[TEXT SHOWN]
Baseless Concerns

By James Kitfield and National Journal

April 14, 1997

LONG BEACH, Calif.--Once the Cold War was over, the Pentagon began tightening its belt. Scores of military hardware contracts were scrapped or drastically cut back. Military bases that for generations had made scores of American cities and towns virtually recession-proof were suddenly shut down.

No other city in America was hit harder by the Defense Department drawdown than this coastal city. Sharply reduced orders for the military aircraft assembled at a nearby Douglas Aircraft Co. plant cost the community 30,000 high-paying jobs from 1990-94. With the closing of the Long Beach Naval Station in 1991 and the Naval Shipyard four years later, nearly 26,000 more local jobs evaporated, forever altering Long Beach's image as a cozy Navy town.

"Every city in the nation has been forced to adapt to change, but few as fast as Long Beach," Mayor Beverly O'Neill said in an interview. "We faced a crisis." In just five years, the city lost nearly $1.7 billion in wages and contracts and $4 billion in economic activity. Only four states, local officials say, have lost more in the current drawdown than the city of Long Beach alone.

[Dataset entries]
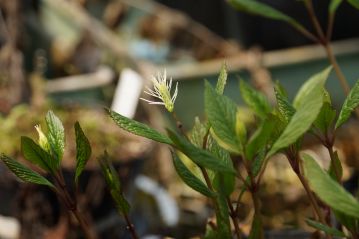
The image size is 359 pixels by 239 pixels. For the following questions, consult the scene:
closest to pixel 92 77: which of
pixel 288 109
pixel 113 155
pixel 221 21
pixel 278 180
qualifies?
pixel 278 180

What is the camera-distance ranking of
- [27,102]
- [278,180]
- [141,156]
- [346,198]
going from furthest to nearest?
[278,180], [27,102], [141,156], [346,198]

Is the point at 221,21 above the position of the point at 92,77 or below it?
above

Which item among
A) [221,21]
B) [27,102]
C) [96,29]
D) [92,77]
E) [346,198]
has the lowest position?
[346,198]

[ABOUT THIS TASK]
Transcribe the part of the Long Beach article starting with "LONG BEACH, Calif.--Once" and going on through "cozy Navy town.".

[ANSWER TO THE EXERCISE]
LONG BEACH, Calif.--Once the Cold War was over, the Pentagon began tightening its belt. Scores of military hardware contracts were scrapped or drastically cut back. Military bases that for generations had made scores of American cities and towns virtually recession-proof were suddenly shut down.

No other city in America was hit harder by the Defense Department drawdown than this coastal city. Sharply reduced orders for the military aircraft assembled at a nearby Douglas Aircraft Co. plant cost the community 30,000 high-paying jobs from 1990-94. With the closing of the Long Beach Naval Station in 1991 and the Naval Shipyard four years later, nearly 26,000 more local jobs evaporated, forever altering Long Beach's image as a cozy Navy town.